What to produce: Find every line in the records that contains the word "meters" and copy each one. Matching is case-sensitive.

◆ ◆ ◆ ◆

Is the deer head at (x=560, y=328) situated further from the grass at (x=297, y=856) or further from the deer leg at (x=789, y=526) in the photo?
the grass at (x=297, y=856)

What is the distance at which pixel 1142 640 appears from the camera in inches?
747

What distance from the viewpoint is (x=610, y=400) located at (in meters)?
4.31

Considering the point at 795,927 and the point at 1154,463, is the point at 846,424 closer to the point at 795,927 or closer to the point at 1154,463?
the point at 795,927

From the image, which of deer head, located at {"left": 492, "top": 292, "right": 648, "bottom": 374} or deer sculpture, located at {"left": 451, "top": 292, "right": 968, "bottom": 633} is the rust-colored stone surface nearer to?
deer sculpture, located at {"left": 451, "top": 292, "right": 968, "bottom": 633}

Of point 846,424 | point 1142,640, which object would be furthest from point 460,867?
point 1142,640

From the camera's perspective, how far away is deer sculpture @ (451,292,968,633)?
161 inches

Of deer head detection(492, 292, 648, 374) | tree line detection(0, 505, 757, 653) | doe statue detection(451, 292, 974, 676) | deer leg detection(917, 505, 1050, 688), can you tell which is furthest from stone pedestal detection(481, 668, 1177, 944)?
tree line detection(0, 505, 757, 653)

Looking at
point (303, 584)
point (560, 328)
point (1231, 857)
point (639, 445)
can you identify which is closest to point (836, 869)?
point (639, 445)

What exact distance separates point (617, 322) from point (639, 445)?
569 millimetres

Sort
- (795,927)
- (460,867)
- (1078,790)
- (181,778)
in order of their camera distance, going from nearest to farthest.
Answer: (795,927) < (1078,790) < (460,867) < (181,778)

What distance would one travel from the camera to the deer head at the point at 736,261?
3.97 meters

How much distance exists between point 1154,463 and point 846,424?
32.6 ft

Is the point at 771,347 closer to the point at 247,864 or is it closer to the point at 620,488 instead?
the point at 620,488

◆ ◆ ◆ ◆

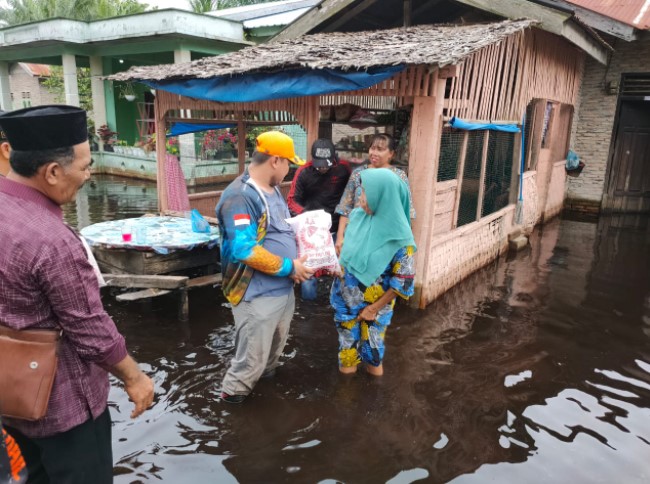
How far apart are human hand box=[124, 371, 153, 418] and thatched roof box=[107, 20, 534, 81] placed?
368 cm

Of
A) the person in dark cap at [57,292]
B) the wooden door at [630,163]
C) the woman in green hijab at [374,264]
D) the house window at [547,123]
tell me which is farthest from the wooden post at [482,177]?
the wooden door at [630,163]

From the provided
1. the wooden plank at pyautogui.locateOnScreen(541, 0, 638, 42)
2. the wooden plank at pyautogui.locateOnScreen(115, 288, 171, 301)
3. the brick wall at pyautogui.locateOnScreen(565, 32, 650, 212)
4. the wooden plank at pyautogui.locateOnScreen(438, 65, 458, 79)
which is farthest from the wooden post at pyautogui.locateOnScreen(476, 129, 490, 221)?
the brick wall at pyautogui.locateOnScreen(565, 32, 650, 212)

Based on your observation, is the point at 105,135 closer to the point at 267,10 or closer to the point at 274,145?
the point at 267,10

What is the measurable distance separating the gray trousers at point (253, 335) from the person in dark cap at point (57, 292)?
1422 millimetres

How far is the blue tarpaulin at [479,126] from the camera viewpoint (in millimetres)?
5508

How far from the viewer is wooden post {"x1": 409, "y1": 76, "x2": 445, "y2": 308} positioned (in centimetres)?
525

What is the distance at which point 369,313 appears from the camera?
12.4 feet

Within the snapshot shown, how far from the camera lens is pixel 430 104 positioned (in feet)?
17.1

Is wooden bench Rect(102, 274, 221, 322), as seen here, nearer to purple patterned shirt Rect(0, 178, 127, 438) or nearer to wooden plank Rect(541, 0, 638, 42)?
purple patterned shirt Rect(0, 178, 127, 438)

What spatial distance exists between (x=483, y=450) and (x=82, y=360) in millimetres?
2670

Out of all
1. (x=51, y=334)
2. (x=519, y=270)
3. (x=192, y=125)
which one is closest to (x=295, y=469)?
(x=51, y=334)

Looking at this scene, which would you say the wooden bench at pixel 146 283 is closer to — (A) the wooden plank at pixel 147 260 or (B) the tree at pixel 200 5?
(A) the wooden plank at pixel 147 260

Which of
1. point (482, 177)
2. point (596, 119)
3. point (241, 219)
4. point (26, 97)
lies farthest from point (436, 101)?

◆ ◆ ◆ ◆

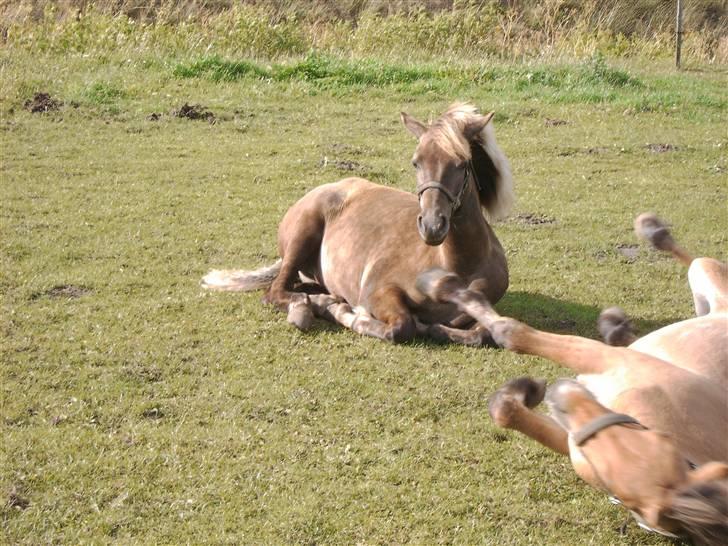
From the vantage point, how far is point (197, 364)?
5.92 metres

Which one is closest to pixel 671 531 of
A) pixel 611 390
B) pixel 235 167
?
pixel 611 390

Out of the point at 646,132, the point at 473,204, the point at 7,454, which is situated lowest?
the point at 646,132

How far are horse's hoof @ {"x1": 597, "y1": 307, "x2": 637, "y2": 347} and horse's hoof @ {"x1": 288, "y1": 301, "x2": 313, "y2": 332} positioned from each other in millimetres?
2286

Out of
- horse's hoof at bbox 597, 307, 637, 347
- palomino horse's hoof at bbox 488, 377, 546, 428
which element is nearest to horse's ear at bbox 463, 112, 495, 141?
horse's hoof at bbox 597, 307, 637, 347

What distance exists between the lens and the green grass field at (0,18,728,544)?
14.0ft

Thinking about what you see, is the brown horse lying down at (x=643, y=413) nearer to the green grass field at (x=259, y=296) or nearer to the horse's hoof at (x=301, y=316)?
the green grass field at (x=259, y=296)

◆ ◆ ◆ ◆

Answer to the exercise:
What distance from the viewpoint is (x=610, y=400) located at (in meters)?
3.97 meters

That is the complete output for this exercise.